Edward’s longest period of consciousness comes when he is in a hospital bed with a cage above it – a chrome contraption with pulleys. To his left is a machine with lights that are grey – grey? – a monitor of some sort. It is making a humming noise. There are electrodes taped to his chest.
Am I hurt? He says this wordlessly; a thought that does not carry to his mouth. He doesn’t feel ill. There is no pain. A rhythm is pulsing in his head. I need a little time to wake up, wake up …
Sensation is returning in a flood now, a surge of warmth. He notices the oxygen mask by his bed and the drip taped to his arm. There is another tube taped to his stomach.
I’m being fed through a tube?
A woman appears in the doorway. She has pale, tumbling hair.

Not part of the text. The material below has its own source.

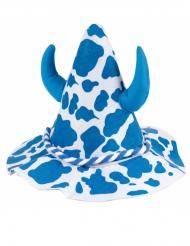 Hat med blå kopletter og horn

Her grey eyes are flecked with grains of sugar. The eyes of a snow leopard. To Edward she is unmistakable. He has called out her name many times over the missing years, to himself, to the walls of the cave, to the darkness, but now the word comes as the sort of soft, gummy, slack-mouthed noise that dental patients make before the anaesthetic has worn off.
‘Frejya!’
The woman’s face contorts. She holds a hand to her mouth, then turns and leaves.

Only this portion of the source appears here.